Networking 101: The secret art of making connections

Chad Jennings
WIRED Business Conference 2015
The first few words are always the hardest. Just try your best not to resort to talking about the weather. (Source: Getty)

There's rarely a situation more unnatural than walking into a room and trying to strike up a meaningful conversation with people you don’t know.

The secret to networking is realising that talking to strangers doesn’t come naturally to most of us, and the process can feel a little awkward. Rest assured, nobody feels entirely comfortable at networking events. The people who look like they do just have more experience of putting on a brave face.

I too have had to learn to navigate and make the most of these sorts of events. Since joining MOO, the digital print and design company, I’ve lived and breathed the world of networking.

I’ve heard tales of some awkward moments from our business cards customers and I’ve experienced my own fair share. Below are some of the most helpful tips and tricks that I picked up along the way.

Set goals and do your prep

We often forget that we can only get as much out of networking as we put in. If you work it like a wallflower, you are unlikely to come out with a pocket full of business cards. On the other hand, if you’re overly aggressive, you risk making the wrong impression or having short, forgettable interactions.

To avoid these risks, I set goals for what I want to accomplish during the event. Whether you aim to pitch your company to three prospective clients, or connect with five possible mentors, having a goal in mind will help you be more focused and engaging.

The first few words are always the hardest. Putting together a list of conversation starters ahead of the event can really help break that barrier. I find that open-ended questions about the person’s interests are most likely to lead to an engaging discussion.

Some of my go-to openers are “what’s your story?” and “what are you most excited about this week?”. Just try your best not to resort to talking about the weather.
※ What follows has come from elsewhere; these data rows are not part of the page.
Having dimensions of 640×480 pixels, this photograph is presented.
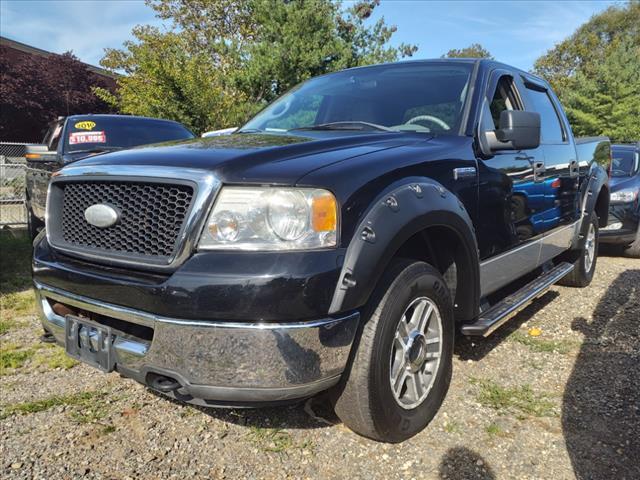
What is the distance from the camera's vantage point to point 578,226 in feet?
15.3

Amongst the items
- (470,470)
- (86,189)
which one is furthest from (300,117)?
(470,470)

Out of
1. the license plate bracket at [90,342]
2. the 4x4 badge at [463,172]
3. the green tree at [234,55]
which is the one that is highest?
the green tree at [234,55]

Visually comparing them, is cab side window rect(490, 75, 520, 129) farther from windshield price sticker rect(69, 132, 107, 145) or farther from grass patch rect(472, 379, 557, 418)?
windshield price sticker rect(69, 132, 107, 145)

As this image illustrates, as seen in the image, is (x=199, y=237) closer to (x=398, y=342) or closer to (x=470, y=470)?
(x=398, y=342)

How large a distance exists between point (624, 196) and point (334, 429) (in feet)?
20.9

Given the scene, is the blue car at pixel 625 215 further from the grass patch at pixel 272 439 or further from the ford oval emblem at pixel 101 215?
the ford oval emblem at pixel 101 215

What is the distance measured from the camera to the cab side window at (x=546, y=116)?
3.98 metres

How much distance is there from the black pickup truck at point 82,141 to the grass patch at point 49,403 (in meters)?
3.32

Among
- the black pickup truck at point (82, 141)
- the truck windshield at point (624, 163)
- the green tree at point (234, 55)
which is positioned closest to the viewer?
the black pickup truck at point (82, 141)

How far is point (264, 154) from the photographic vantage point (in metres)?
2.09

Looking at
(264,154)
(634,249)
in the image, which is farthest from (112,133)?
(634,249)

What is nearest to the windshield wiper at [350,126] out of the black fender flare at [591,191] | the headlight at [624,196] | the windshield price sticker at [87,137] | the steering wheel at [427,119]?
the steering wheel at [427,119]

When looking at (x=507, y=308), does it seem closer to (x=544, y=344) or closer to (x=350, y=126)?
(x=544, y=344)

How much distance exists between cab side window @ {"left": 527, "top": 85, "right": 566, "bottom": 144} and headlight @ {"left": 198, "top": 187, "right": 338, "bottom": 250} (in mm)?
2686
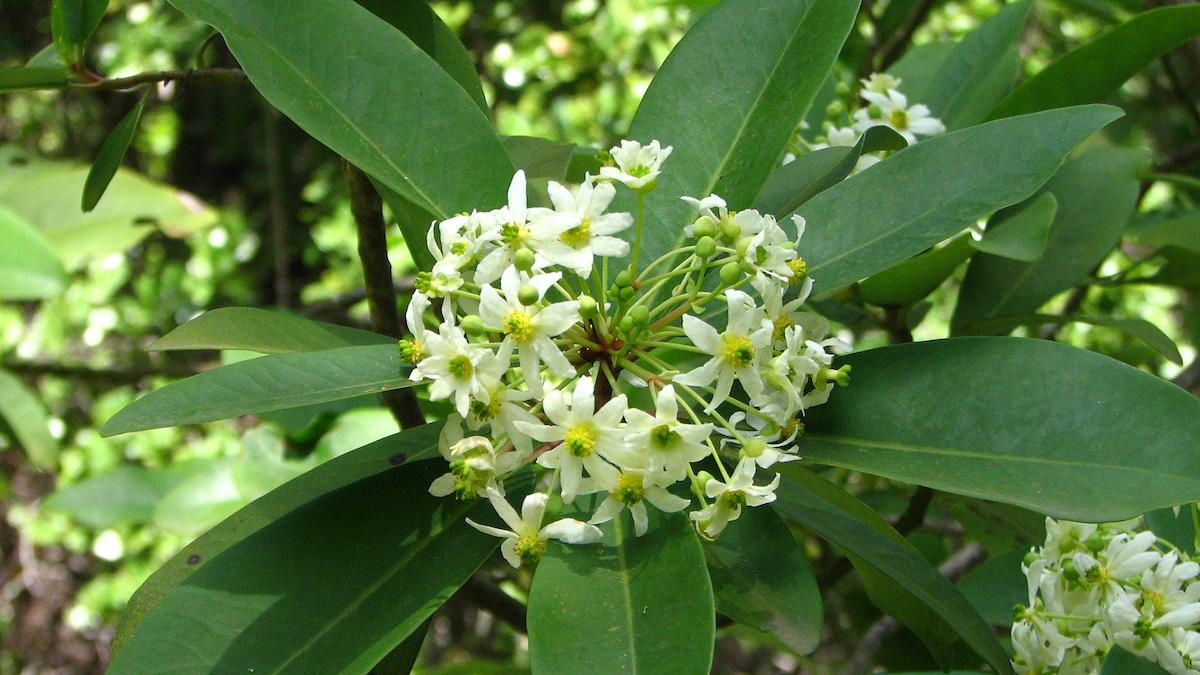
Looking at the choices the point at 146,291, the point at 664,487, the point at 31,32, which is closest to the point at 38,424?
the point at 146,291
Embrace the awkwardness and stand out

Sometimes, when the conversation really isn’t flowing, the best strategy is just to embrace the awkwardness and use it to your advantage. If you find yourself stuck, drop your guard and just be honest. Saying “I’m not great at small talk. Isn’t networking kind of awkward?” is wholly acceptable.

Chances are, they are thinking the same thing.
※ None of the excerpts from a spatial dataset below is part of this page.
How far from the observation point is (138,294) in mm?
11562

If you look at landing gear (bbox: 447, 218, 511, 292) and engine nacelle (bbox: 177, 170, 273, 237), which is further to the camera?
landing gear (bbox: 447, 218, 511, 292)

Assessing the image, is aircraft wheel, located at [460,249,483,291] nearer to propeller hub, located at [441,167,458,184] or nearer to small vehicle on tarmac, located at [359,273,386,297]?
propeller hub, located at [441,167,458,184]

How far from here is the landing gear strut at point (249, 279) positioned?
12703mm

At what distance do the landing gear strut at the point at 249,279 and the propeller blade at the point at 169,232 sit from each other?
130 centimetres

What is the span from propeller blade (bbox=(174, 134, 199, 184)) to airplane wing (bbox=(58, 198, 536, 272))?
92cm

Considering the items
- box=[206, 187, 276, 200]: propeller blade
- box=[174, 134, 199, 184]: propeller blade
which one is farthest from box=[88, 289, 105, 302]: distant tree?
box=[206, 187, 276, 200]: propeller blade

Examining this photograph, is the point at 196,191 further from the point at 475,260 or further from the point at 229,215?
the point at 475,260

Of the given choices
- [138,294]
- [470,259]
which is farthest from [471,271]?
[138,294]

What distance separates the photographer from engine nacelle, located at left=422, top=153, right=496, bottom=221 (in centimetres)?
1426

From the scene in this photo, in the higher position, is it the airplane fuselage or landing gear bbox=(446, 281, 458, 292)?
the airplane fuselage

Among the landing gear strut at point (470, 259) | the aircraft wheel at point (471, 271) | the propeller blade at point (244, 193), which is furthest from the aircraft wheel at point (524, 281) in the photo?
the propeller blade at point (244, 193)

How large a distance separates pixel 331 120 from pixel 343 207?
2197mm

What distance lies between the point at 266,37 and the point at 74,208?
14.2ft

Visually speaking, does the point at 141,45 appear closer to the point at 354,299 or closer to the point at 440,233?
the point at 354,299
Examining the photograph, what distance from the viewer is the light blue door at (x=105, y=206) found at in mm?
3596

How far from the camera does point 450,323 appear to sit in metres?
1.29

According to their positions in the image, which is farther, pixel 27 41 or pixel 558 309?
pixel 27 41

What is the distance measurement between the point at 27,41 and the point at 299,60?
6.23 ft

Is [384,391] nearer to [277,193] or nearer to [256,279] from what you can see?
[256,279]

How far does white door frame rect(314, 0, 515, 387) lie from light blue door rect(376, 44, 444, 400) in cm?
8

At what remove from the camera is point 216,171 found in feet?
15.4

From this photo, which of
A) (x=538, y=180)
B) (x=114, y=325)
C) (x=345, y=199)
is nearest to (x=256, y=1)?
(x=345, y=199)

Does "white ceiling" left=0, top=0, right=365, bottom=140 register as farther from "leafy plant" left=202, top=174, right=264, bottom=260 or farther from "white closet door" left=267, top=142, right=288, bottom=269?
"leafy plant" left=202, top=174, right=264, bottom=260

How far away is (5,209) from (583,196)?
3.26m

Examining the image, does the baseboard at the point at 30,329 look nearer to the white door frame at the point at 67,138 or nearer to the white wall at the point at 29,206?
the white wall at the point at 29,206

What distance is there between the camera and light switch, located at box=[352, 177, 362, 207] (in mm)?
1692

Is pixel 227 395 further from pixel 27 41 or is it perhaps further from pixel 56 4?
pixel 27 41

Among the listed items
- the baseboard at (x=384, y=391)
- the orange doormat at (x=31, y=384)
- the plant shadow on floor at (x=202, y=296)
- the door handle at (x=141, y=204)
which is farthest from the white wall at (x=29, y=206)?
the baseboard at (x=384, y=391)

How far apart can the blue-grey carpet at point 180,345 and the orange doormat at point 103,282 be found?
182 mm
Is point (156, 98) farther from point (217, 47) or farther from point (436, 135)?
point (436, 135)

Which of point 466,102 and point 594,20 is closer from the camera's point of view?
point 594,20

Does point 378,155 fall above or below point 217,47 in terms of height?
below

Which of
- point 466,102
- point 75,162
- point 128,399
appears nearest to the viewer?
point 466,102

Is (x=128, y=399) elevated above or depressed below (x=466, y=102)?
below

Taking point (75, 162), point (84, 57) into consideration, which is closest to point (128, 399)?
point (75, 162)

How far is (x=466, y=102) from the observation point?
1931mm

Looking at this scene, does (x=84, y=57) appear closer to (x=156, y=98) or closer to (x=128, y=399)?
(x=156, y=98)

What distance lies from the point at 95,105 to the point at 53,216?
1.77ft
Networking events can go by in a blur, so you want to make sure to stand out and be memorable. Beautifully designed business cards can help you make that great first impression and can also serve as fun conversation starters. (We have some new cotton business cards, made entirely of recycled t-shirt offcuts, designed to do just that.)

Quality over quantity

Your business card is also a key to keeping in touch. In my experience, you need to cement the connections you made within a couple of days after the event. A personal email or a quick call are enough to show your interest and make sure you’re remembered.

Finally, to all the event-phobes out there, don’t be discouraged. Some of the best networkers I know are actually quite reserved individuals, who exercise the art of making connections and learnt that, when it comes to networking, it’s quality over quantity.